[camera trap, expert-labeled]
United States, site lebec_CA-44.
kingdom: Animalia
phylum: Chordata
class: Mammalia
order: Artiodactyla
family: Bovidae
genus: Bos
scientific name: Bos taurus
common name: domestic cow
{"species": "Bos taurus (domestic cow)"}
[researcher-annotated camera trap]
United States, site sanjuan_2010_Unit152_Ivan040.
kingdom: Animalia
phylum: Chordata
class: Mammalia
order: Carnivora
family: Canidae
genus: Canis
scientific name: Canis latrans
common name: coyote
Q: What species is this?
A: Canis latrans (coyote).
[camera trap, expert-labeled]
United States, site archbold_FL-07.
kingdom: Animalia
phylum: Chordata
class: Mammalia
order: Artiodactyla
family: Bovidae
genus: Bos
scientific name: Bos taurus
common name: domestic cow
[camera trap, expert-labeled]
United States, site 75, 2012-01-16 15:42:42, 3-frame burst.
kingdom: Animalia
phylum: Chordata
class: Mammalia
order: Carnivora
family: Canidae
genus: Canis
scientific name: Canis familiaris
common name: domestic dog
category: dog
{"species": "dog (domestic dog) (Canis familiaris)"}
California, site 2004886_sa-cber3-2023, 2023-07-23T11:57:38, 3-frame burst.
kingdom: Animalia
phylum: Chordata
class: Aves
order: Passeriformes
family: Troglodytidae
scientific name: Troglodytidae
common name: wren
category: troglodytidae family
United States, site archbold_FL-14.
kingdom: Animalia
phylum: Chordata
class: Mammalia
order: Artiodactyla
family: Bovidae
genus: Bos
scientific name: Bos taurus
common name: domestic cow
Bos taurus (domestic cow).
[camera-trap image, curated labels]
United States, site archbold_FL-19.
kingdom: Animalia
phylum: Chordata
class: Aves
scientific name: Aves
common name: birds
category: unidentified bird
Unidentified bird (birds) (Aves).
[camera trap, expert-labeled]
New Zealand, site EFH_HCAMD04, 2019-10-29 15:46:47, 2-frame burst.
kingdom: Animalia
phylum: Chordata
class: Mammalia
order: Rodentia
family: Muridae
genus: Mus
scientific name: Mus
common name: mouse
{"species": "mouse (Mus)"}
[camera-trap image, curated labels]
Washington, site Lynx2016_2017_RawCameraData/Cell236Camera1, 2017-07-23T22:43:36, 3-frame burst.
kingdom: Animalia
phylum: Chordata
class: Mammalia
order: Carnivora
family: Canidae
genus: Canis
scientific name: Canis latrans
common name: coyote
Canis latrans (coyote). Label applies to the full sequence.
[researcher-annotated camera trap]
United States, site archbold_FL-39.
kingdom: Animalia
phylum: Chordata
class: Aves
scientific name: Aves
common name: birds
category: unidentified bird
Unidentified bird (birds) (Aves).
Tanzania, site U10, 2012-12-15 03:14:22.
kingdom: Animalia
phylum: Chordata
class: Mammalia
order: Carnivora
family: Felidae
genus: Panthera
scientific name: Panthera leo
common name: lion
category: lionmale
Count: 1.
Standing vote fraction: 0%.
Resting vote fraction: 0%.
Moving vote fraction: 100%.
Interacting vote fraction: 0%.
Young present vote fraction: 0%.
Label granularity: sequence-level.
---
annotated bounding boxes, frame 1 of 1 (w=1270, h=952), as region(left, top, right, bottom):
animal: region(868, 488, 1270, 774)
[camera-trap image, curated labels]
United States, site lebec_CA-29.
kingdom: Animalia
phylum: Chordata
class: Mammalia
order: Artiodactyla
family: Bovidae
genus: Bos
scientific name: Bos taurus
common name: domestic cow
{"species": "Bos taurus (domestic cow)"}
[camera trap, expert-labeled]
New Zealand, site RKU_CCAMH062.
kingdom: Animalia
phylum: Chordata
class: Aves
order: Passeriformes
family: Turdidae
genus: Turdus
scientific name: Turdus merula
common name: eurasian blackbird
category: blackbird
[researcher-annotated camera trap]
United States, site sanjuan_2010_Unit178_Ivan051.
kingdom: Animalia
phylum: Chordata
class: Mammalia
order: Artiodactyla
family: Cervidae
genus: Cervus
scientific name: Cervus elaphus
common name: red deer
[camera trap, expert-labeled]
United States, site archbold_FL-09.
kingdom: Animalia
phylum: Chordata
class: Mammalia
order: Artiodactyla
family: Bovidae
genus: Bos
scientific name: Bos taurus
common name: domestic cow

● EXERCISE PROMPT
Your reply should match the data above exactly, line for line.

● ANSWER TO THE PROBLEM
[camera trap, expert-labeled]
United States, site lebec_CA-44.
kingdom: Animalia
phylum: Chordata
class: Mammalia
order: Artiodactyla
family: Bovidae
genus: Bos
scientific name: Bos taurus
common name: domestic cow
{"species": "Bos taurus (domestic cow)"}
[researcher-annotated camera trap]
United States, site sanjuan_2010_Unit152_Ivan040.
kingdom: Animalia
phylum: Chordata
class: Mammalia
order: Carnivora
family: Canidae
genus: Canis
scientific name: Canis latrans
common name: coyote
Q: What species is this?
A: Canis latrans (coyote).
[camera trap, expert-labeled]
United States, site archbold_FL-07.
kingdom: Animalia
phylum: Chordata
class: Mammalia
order: Artiodactyla
family: Bovidae
genus: Bos
scientific name: Bos taurus
common name: domestic cow
[camera trap, expert-labeled]
United States, site 75, 2012-01-16 15:42:42, 3-frame burst.
kingdom: Animalia
phylum: Chordata
class: Mammalia
order: Carnivora
family: Canidae
genus: Canis
scientific name: Canis familiaris
common name: domestic dog
category: dog
{"species": "dog (domestic dog) (Canis familiaris)"}
California, site 2004886_sa-cber3-2023, 2023-07-23T11:57:38, 3-frame burst.
kingdom: Animalia
phylum: Chordata
class: Aves
order: Passeriformes
family: Troglodytidae
scientific name: Troglodytidae
common name: wren
category: troglodytidae family
United States, site archbold_FL-14.
kingdom: Animalia
phylum: Chordata
class: Mammalia
order: Artiodactyla
family: Bovidae
genus: Bos
scientific name: Bos taurus
common name: domestic cow
Bos taurus (domestic cow).
[camera-trap image, curated labels]
United States, site archbold_FL-19.
kingdom: Animalia
phylum: Chordata
class: Aves
scientific name: Aves
common name: birds
category: unidentified bird
Unidentified bird (birds) (Aves).
[camera trap, expert-labeled]
New Zealand, site EFH_HCAMD04, 2019-10-29 15:46:47, 2-frame burst.
kingdom: Animalia
phylum: Chordata
class: Mammalia
order: Rodentia
family: Muridae
genus: Mus
scientific name: Mus
common name: mouse
{"species": "mouse (Mus)"}
[camera-trap image, curated labels]
Washington, site Lynx2016_2017_RawCameraData/Cell236Camera1, 2017-07-23T22:43:36, 3-frame burst.
kingdom: Animalia
phylum: Chordata
class: Mammalia
order: Carnivora
family: Canidae
genus: Canis
scientific name: Canis latrans
common name: coyote
Canis latrans (coyote). Label applies to the full sequence.
[researcher-annotated camera trap]
United States, site archbold_FL-39.
kingdom: Animalia
phylum: Chordata
class: Aves
scientific name: Aves
common name: birds
category: unidentified bird
Unidentified bird (birds) (Aves).
Tanzania, site U10, 2012-12-15 03:14:22.
kingdom: Animalia
phylum: Chordata
class: Mammalia
order: Carnivora
family: Felidae
genus: Panthera
scientific name: Panthera leo
common name: lion
category: lionmale
Count: 1.
Standing vote fraction: 0%.
Resting vote fraction: 0%.
Moving vote fraction: 100%.
Interacting vote fraction: 0%.
Young present vote fraction: 0%.
Label granularity: sequence-level.
---
annotated bounding boxes, frame 1 of 1 (w=1270, h=952), as region(left, top, right, bottom):
animal: region(868, 488, 1270, 774)
[camera-trap image, curated labels]
United States, site lebec_CA-29.
kingdom: Animalia
phylum: Chordata
class: Mammalia
order: Artiodactyla
family: Bovidae
genus: Bos
scientific name: Bos taurus
common name: domestic cow
{"species": "Bos taurus (domestic cow)"}
[camera trap, expert-labeled]
New Zealand, site RKU_CCAMH062.
kingdom: Animalia
phylum: Chordata
class: Aves
order: Passeriformes
family: Turdidae
genus: Turdus
scientific name: Turdus merula
common name: eurasian blackbird
category: blackbird
[researcher-annotated camera trap]
United States, site sanjuan_2010_Unit178_Ivan051.
kingdom: Animalia
phylum: Chordata
class: Mammalia
order: Artiodactyla
family: Cervidae
genus: Cervus
scientific name: Cervus elaphus
common name: red deer
[camera trap, expert-labeled]
United States, site archbold_FL-09.
kingdom: Animalia
phylum: Chordata
class: Mammalia
order: Artiodactyla
family: Bovidae
genus: Bos
scientific name: Bos taurus
common name: domestic cow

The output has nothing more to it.